Il y a une dizaine d’années, il suffisait d’un quart d’heure pour se rendre à son lieu de travail. Il en faut aujourd’hui une bonne demi-heure, voire une heure ou même deux si on habite le Sud et qu’on travaille à Port-Louis ou au Nord de l’île. La circulation routière devient de plus en plus difficile et les congestions sont fréquentes. Combien de temps perdra-t-on dans quelques années s’il faut encore attendre un mode de transport alternatif?
Entre-temps, la compétitivité de notre pays continue à payer le prix alors que la population au travail sacrifie de plus en plus ses heures de loisir. On tergiverse trop en ce qui concerne la question de l’introduction du métro. D’une part, il y a les syndicalistes du secteur de transport aux intérêts égoïstes et d’autre part, les politiciens à la recherche de quelques voix sectaires. Sur le plan économique, combien de milliards de roupies en heures de travail est-on en train de perdre chaque année à cause de la congestion routière ?

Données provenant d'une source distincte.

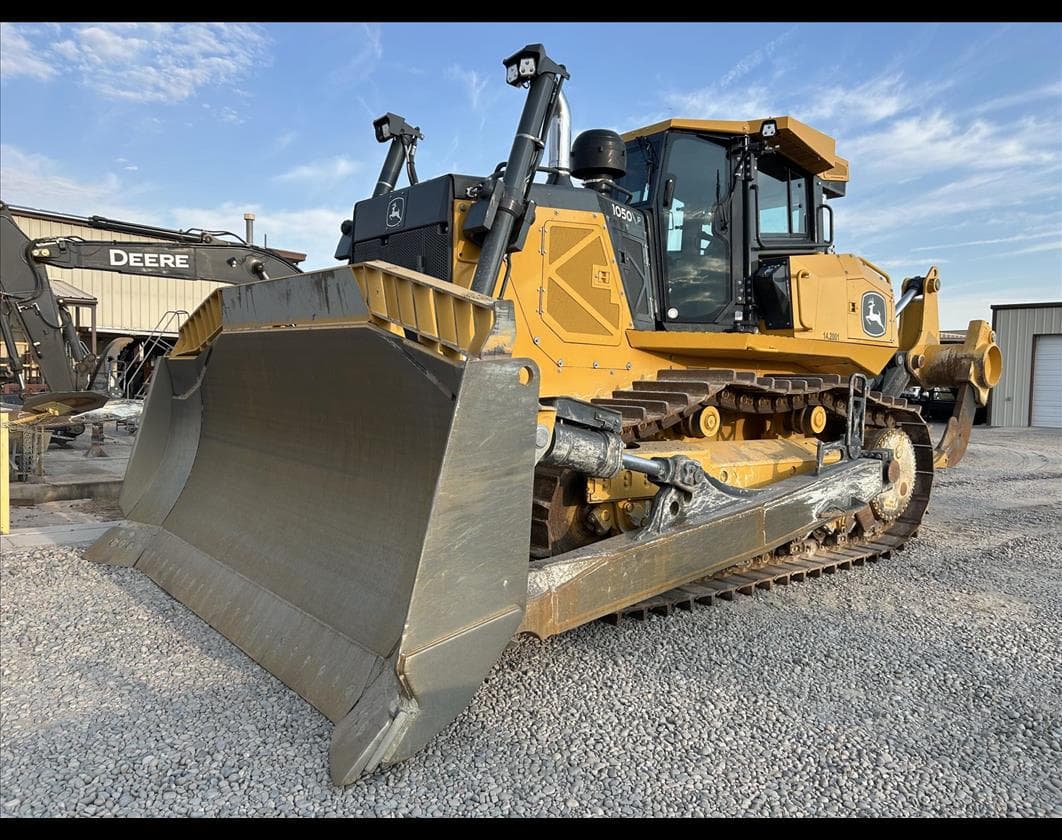 Product image 2 | 4re Equipment | ID: 1208310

Pourtant, le problème peut être sans doute résolu sans même construire un kilomètre de route supplémentaire. Il suffit à un universitaire ou à un chercheur d’évaluer le nombre de véhicules - ainsi que le nombre de passagers transportés par chacun d’entre eux - à l’entrée et à la sortie des grandes agglomérations. On peut parier que la moyenne du taux du remplissage est bien en-dessous des 50%.

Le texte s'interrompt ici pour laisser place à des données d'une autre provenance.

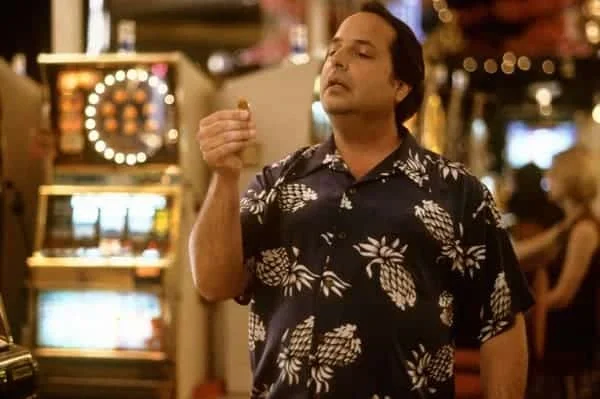 Rat Race Jon Lovitz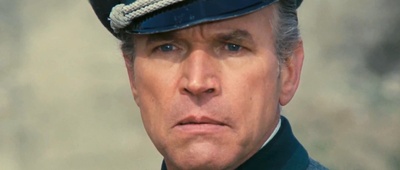 战地九飞龙剧照的剧照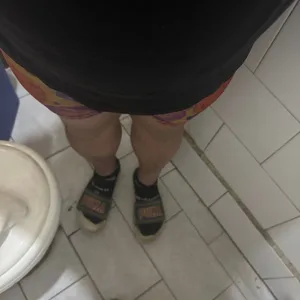 alexande14693 free live xxx cams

il y a une trentaine d’années, Singapour introduisit pour la première fois une taxe afin de réduire au strict minimum la congestion routière dans le centre-ville. Depuis, la productivité de l’économie du pays continue de s’améliorer grâce au contrôle du temps perdu chaque jour entre la résidence de l’employé et son lieu de travail. Dans le même souffle, l’introduction du métro a grandement réduit la pression pour ce qui est de la construction de nouvelles routes. La Norvège, forte de l’expérience singapourienne, introduisit à son tour, il y a dix ans, une taxe de “congestion routière” dans la ville de Trondheim. Londres, pourtant gérée par un homme de gauche à l’allure de communiste, à savoir le lord-maire Ken Livingstone, à son tour, introduisit en 2002 une taxe sur tout véhicule privé pénétrant dans le centre de Londres. Un an après, le résultat était spectaculaire : la congestion routière - par conséquent le temps perdu par le voyageur - a été réduite de 30%.

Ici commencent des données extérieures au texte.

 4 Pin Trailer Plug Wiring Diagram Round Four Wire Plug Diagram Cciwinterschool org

Selon la Banque Mondiale, les grandes villes du monde devront toutes, un jour, introduire une taxe afin de contrôler l’explosion de la croissance de la congestion du trafic routier. Cela est d’autant plus important que cette taxe permettra aux gouvernements de financer soit la construction de nouvelles routes, soit un mode de transport alternatif. Cette mesure obligera aussi les propriétaires esseulés au volant de prendre le métro, s’il existe, ou encore l’autobus. Il faut, selon la Banque Mondiale, taxer le gaspillage dans ce monde où les ressources sont rares, sans réduire la liberté de choix du consommateur. Après tout, le consommateur dont la consommation d’eau est soumise au compteur n’est-il pas pénalisé quand il gaspille le précieux liquide ? De New York à Sao Paulo, de Bristol à Shanghaï en passant par Barcelone et Milan, les autorités étudient toutes aujourd’hui la possibilité d’introduire une taxe de la congestion routière. Il y va de l’intérêt économique et social de leur pays. Mais l’obstacle le plus dur à contourner sera sans doute le manque de volonté politique. Mais selon les sondages, Ken Livingstone, le père de la taxe de la congestion routière à Londres, serait sans doute réélu si les élections devaient avoir lieu aujourd’hui.
Port-Louis et Quatre-Bornes pourront difficilement échapper un jour à l’introduction éventuelle d’une taxe de congestion. À l’évidence, le parc automobile s’accroît à une vitesse conséquente alors que le réseau routier, faute d’espace, ne peut s’accroître dans la même proportion. Bien au contraire, il est permis de penser que cette taxe est devenue essentielle à brève échéance. La note croissante à l’importation du carburant, la pression exercée sur les heures de travail, les facteurs d’ordre psychologique sur le travailleur-voyageur sont autant d’arguments en faveur de l’introduction d’une taxe à l’entrée du centre-ville. Mais la solution est d’ordre politique. Rien que pour cette raison, la taxe n’est certainement pas pour demain. Tant pis pour l’économie du pays. De toute manière, le stress causé par la congestion routière ne fait jamais l’objet de calcul politique.